** start of ENTRIES **

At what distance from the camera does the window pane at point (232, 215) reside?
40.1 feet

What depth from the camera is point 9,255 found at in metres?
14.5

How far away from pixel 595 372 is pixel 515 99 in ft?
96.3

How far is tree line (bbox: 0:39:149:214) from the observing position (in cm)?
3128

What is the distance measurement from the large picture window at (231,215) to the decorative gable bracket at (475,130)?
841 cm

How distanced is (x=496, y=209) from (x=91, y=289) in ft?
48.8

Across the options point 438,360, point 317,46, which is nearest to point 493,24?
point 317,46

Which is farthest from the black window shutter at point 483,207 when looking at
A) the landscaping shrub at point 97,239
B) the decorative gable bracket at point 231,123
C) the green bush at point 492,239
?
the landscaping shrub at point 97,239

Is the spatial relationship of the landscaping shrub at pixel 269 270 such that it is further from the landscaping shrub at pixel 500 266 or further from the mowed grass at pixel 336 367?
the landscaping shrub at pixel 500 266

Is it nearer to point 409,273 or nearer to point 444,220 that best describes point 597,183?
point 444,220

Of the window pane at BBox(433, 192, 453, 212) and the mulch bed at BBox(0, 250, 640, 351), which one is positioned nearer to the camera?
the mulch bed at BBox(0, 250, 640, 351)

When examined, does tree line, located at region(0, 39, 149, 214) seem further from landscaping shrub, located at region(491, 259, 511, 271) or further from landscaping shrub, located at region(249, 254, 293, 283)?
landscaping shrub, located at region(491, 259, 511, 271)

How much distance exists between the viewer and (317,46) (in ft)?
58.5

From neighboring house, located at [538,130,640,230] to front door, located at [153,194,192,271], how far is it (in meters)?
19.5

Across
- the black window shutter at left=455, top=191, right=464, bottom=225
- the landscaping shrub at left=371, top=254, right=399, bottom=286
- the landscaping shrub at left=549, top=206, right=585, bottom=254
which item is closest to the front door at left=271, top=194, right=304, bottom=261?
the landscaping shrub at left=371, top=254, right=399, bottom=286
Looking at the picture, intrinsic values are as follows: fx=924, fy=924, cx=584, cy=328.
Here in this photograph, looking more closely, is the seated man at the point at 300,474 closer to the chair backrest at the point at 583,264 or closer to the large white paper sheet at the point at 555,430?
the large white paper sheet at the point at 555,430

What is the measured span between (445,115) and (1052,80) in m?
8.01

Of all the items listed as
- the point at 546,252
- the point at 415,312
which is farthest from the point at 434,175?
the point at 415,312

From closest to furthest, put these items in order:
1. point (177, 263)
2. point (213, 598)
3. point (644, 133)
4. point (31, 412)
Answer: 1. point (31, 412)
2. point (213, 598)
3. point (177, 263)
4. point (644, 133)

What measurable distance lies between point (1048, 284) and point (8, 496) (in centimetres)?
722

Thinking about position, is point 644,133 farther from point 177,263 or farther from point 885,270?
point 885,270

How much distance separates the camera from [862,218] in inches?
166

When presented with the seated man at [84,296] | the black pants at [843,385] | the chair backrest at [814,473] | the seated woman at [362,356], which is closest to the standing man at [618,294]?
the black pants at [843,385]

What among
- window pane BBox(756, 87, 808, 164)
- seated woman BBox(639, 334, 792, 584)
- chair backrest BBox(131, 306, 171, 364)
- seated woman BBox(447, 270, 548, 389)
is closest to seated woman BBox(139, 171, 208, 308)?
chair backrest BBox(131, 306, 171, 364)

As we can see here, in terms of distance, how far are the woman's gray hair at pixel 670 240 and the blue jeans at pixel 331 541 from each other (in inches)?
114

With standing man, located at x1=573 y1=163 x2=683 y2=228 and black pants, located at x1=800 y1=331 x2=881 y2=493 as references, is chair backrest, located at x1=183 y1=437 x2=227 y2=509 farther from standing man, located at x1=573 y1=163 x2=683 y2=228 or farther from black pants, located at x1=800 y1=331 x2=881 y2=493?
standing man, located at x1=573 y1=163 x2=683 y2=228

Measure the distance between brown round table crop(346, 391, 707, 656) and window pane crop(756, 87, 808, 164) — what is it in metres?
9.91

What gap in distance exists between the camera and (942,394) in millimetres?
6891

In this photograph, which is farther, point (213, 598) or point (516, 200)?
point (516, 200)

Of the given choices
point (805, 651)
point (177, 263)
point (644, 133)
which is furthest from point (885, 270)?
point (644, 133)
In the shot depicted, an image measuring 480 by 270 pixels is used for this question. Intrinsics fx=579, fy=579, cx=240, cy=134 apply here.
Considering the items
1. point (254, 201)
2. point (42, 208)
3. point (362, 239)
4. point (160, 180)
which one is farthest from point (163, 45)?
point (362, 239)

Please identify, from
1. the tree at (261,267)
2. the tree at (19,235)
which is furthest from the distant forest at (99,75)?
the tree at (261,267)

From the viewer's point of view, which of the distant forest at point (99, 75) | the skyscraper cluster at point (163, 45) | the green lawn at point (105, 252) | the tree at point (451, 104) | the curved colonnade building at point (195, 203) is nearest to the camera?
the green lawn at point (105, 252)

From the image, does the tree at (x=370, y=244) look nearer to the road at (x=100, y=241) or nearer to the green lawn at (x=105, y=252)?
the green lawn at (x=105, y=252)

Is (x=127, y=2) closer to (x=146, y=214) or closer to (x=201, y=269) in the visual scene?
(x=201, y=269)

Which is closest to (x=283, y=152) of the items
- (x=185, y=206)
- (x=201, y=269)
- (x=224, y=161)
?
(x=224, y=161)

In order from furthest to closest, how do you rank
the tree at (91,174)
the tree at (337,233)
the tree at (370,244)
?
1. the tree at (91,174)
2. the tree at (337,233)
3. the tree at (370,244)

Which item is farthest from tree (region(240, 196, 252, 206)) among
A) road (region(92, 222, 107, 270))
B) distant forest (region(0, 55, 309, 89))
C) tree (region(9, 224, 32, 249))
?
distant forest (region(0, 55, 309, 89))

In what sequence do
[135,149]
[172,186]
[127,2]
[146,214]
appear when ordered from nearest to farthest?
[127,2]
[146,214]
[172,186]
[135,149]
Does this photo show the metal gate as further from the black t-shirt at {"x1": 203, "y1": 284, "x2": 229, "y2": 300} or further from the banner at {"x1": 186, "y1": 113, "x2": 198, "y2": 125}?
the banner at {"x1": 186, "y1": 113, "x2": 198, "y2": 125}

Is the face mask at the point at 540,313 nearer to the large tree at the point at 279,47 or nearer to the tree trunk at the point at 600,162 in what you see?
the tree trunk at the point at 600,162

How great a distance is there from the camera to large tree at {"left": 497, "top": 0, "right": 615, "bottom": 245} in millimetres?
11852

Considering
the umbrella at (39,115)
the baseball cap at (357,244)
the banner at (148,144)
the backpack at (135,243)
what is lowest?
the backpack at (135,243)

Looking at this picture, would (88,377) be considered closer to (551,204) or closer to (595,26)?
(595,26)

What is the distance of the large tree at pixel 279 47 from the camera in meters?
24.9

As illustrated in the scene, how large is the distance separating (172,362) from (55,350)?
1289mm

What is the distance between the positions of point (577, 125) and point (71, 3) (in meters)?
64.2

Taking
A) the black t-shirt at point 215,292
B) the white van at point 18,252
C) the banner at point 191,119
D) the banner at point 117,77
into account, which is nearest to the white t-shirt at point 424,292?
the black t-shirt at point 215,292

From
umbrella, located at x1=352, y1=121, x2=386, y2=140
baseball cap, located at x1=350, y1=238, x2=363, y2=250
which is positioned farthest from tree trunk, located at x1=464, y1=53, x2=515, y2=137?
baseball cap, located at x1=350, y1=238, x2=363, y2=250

** end of ENTRIES **

TASK TO CARRY OUT: Reproduce the material precisely, including every line.

ANSWER FOR THIS EXERCISE:
At what distance from the camera does the window pane at point (232, 215) reside?
40.1 feet

What depth from the camera is point 9,255 found at in metres?
14.5

How far away from pixel 595 372 is pixel 515 99 in ft?
96.3

How far is tree line (bbox: 0:39:149:214) from the observing position (in cm)?
3128

What is the distance measurement from the large picture window at (231,215) to the decorative gable bracket at (475,130)?
841 cm

How distanced is (x=496, y=209) from (x=91, y=289) in ft?
48.8

Across the options point 438,360, point 317,46, which is nearest to point 493,24?
point 317,46

Which is farthest from the black window shutter at point 483,207 when looking at
A) the landscaping shrub at point 97,239
B) the decorative gable bracket at point 231,123
C) the green bush at point 492,239
?
the landscaping shrub at point 97,239

Is the spatial relationship of the landscaping shrub at pixel 269 270 such that it is further from the landscaping shrub at pixel 500 266 or further from the mowed grass at pixel 336 367?
the landscaping shrub at pixel 500 266

Is it nearer to point 409,273 or nearer to point 444,220 that best describes point 597,183?
point 444,220

Of the window pane at BBox(433, 192, 453, 212) and the mulch bed at BBox(0, 250, 640, 351), which one is positioned nearer to the camera?
the mulch bed at BBox(0, 250, 640, 351)

When examined, does tree line, located at region(0, 39, 149, 214) seem further from landscaping shrub, located at region(491, 259, 511, 271) or further from landscaping shrub, located at region(249, 254, 293, 283)?
landscaping shrub, located at region(491, 259, 511, 271)

How much distance exists between the viewer and (317,46) (in ft)?
58.5

From neighboring house, located at [538,130,640,230] to front door, located at [153,194,192,271], how far is it (in meters)?
19.5

Across
- the black window shutter at left=455, top=191, right=464, bottom=225
- the landscaping shrub at left=371, top=254, right=399, bottom=286
- the landscaping shrub at left=549, top=206, right=585, bottom=254
which item is closest to the front door at left=271, top=194, right=304, bottom=261?
the landscaping shrub at left=371, top=254, right=399, bottom=286
Looking at the picture, intrinsic values are as follows: fx=924, fy=924, cx=584, cy=328.
Here in this photograph, looking more closely, is the seated man at the point at 300,474 closer to the chair backrest at the point at 583,264 or closer to the large white paper sheet at the point at 555,430?
the large white paper sheet at the point at 555,430

What is the measured span between (445,115) and (1052,80) in m?
8.01

Of all the items listed as
- the point at 546,252
- the point at 415,312
which is farthest from the point at 434,175?
the point at 415,312

From closest to furthest, put these items in order:
1. point (177, 263)
2. point (213, 598)
3. point (644, 133)
4. point (31, 412)
Answer: 1. point (31, 412)
2. point (213, 598)
3. point (177, 263)
4. point (644, 133)

What measurable distance lies between point (1048, 284) and point (8, 496) (in centimetres)?
722

Thinking about position, is point 644,133 farther from point 177,263 or farther from point 885,270?
point 885,270

How much distance separates the camera from [862,218] in inches?
166

When presented with the seated man at [84,296] | the black pants at [843,385] | the chair backrest at [814,473] | the seated woman at [362,356], which is closest to the standing man at [618,294]?
the black pants at [843,385]

What among
- window pane BBox(756, 87, 808, 164)
- seated woman BBox(639, 334, 792, 584)
- chair backrest BBox(131, 306, 171, 364)
- seated woman BBox(447, 270, 548, 389)
is closest to seated woman BBox(139, 171, 208, 308)?
chair backrest BBox(131, 306, 171, 364)

As we can see here, in terms of distance, how far are the woman's gray hair at pixel 670 240 and the blue jeans at pixel 331 541 from each other (in inches)?
114

With standing man, located at x1=573 y1=163 x2=683 y2=228 and black pants, located at x1=800 y1=331 x2=881 y2=493 as references, is chair backrest, located at x1=183 y1=437 x2=227 y2=509 farther from standing man, located at x1=573 y1=163 x2=683 y2=228 or farther from black pants, located at x1=800 y1=331 x2=881 y2=493?
standing man, located at x1=573 y1=163 x2=683 y2=228

Measure the distance between brown round table crop(346, 391, 707, 656) and window pane crop(756, 87, 808, 164) — what is it in metres?
9.91

What gap in distance exists between the camera and (942,394) in millimetres?
6891

In this photograph, which is farther, point (213, 598) or point (516, 200)?
point (516, 200)

Of the given choices
point (805, 651)
point (177, 263)
point (644, 133)
which is furthest from point (885, 270)?
point (644, 133)
In the shot depicted, an image measuring 480 by 270 pixels is used for this question. Intrinsics fx=579, fy=579, cx=240, cy=134 apply here.
Considering the items
1. point (254, 201)
2. point (42, 208)
3. point (362, 239)
4. point (160, 180)
which one is farthest from point (163, 45)?
point (362, 239)

Please identify, from
1. the tree at (261,267)
2. the tree at (19,235)
which is furthest from the distant forest at (99,75)?
the tree at (261,267)

From the viewer's point of view, which of the distant forest at point (99, 75) | the skyscraper cluster at point (163, 45) | the green lawn at point (105, 252) | the tree at point (451, 104) | the curved colonnade building at point (195, 203) is nearest to the camera?
the green lawn at point (105, 252)

From the image, does the tree at (x=370, y=244) look nearer to the road at (x=100, y=241) or nearer to the green lawn at (x=105, y=252)?
the green lawn at (x=105, y=252)

Is (x=127, y=2) closer to (x=146, y=214) or closer to (x=201, y=269) in the visual scene?
(x=201, y=269)

Which is closest to (x=283, y=152) of the items
- (x=185, y=206)
- (x=201, y=269)
- (x=224, y=161)
?
(x=224, y=161)

In order from furthest to closest, how do you rank
the tree at (91,174)
the tree at (337,233)
the tree at (370,244)
?
1. the tree at (91,174)
2. the tree at (337,233)
3. the tree at (370,244)

Which item is farthest from tree (region(240, 196, 252, 206)) among
A) road (region(92, 222, 107, 270))
B) distant forest (region(0, 55, 309, 89))
C) tree (region(9, 224, 32, 249))
?
distant forest (region(0, 55, 309, 89))

In what sequence do
[135,149]
[172,186]
[127,2]
[146,214]
appear when ordered from nearest to farthest?
[127,2]
[146,214]
[172,186]
[135,149]
Does this photo show the metal gate as further from the black t-shirt at {"x1": 203, "y1": 284, "x2": 229, "y2": 300} or further from the banner at {"x1": 186, "y1": 113, "x2": 198, "y2": 125}?
the banner at {"x1": 186, "y1": 113, "x2": 198, "y2": 125}

Is the face mask at the point at 540,313 nearer to the large tree at the point at 279,47 or nearer to the tree trunk at the point at 600,162 in what you see?
the tree trunk at the point at 600,162

How great a distance is there from the camera to large tree at {"left": 497, "top": 0, "right": 615, "bottom": 245} in millimetres?
11852

Considering
the umbrella at (39,115)
the baseball cap at (357,244)
the banner at (148,144)
the backpack at (135,243)
what is lowest?
the backpack at (135,243)

Looking at this picture, would (88,377) be considered closer to (551,204) or closer to (595,26)?
(595,26)

What is the distance of the large tree at pixel 279 47 from the camera in meters?
24.9

As illustrated in the scene, how large is the distance separating (172,362) from (55,350)?
1289mm

What is the distance between the positions of point (577, 125) and point (71, 3) (in meters)?
64.2

Taking
A) the black t-shirt at point 215,292
B) the white van at point 18,252
C) the banner at point 191,119
D) the banner at point 117,77
into account, which is nearest to the white t-shirt at point 424,292?
the black t-shirt at point 215,292

From
umbrella, located at x1=352, y1=121, x2=386, y2=140
baseball cap, located at x1=350, y1=238, x2=363, y2=250
which is positioned farthest from tree trunk, located at x1=464, y1=53, x2=515, y2=137?
baseball cap, located at x1=350, y1=238, x2=363, y2=250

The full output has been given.